#### Exercise directions:
Would you output each record exactly as it stands?

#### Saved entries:
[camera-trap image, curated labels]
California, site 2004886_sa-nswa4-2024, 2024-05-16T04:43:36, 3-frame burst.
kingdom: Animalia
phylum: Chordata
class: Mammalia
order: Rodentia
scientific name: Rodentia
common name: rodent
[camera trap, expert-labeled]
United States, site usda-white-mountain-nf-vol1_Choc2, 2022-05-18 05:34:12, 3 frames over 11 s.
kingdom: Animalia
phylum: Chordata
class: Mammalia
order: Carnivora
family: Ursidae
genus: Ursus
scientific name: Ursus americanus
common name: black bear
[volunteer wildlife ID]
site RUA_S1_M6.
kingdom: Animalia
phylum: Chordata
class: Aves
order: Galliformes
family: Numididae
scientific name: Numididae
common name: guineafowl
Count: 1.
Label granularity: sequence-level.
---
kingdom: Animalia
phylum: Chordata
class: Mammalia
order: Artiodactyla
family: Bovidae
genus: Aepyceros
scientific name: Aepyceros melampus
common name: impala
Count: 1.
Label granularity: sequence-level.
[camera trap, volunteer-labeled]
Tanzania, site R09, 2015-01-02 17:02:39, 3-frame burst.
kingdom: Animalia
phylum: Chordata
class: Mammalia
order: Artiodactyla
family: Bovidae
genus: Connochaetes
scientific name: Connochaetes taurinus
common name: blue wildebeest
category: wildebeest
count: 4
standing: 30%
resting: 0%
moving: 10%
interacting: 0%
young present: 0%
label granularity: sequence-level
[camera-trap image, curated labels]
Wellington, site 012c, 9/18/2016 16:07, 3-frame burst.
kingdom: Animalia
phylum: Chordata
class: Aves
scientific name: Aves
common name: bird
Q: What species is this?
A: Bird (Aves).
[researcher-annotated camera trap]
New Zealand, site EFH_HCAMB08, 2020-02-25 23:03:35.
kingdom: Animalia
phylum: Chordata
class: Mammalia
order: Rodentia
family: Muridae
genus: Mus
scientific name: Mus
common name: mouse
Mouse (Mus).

#### Output below:
[camera-trap image, curated labels]
California, site 2004886_sa-nswa4-2024, 2024-05-16T04:43:36, 3-frame burst.
kingdom: Animalia
phylum: Chordata
class: Mammalia
order: Rodentia
scientific name: Rodentia
common name: rodent
[camera trap, expert-labeled]
United States, site usda-white-mountain-nf-vol1_Choc2, 2022-05-18 05:34:12, 3 frames over 11 s.
kingdom: Animalia
phylum: Chordata
class: Mammalia
order: Carnivora
family: Ursidae
genus: Ursus
scientific name: Ursus americanus
common name: black bear
[volunteer wildlife ID]
site RUA_S1_M6.
kingdom: Animalia
phylum: Chordata
class: Aves
order: Galliformes
family: Numididae
scientific name: Numididae
common name: guineafowl
Count: 1.
Label granularity: sequence-level.
---
kingdom: Animalia
phylum: Chordata
class: Mammalia
order: Artiodactyla
family: Bovidae
genus: Aepyceros
scientific name: Aepyceros melampus
common name: impala
Count: 1.
Label granularity: sequence-level.
[camera trap, volunteer-labeled]
Tanzania, site R09, 2015-01-02 17:02:39, 3-frame burst.
kingdom: Animalia
phylum: Chordata
class: Mammalia
order: Artiodactyla
family: Bovidae
genus: Connochaetes
scientific name: Connochaetes taurinus
common name: blue wildebeest
category: wildebeest
count: 4
standing: 30%
resting: 0%
moving: 10%
interacting: 0%
young present: 0%
label granularity: sequence-level
[camera-trap image, curated labels]
Wellington, site 012c, 9/18/2016 16:07, 3-frame burst.
kingdom: Animalia
phylum: Chordata
class: Aves
scientific name: Aves
common name: bird
Q: What species is this?
A: Bird (Aves).
[researcher-annotated camera trap]
New Zealand, site EFH_HCAMB08, 2020-02-25 23:03:35.
kingdom: Animalia
phylum: Chordata
class: Mammalia
order: Rodentia
family: Muridae
genus: Mus
scientific name: Mus
common name: mouse
Mouse (Mus).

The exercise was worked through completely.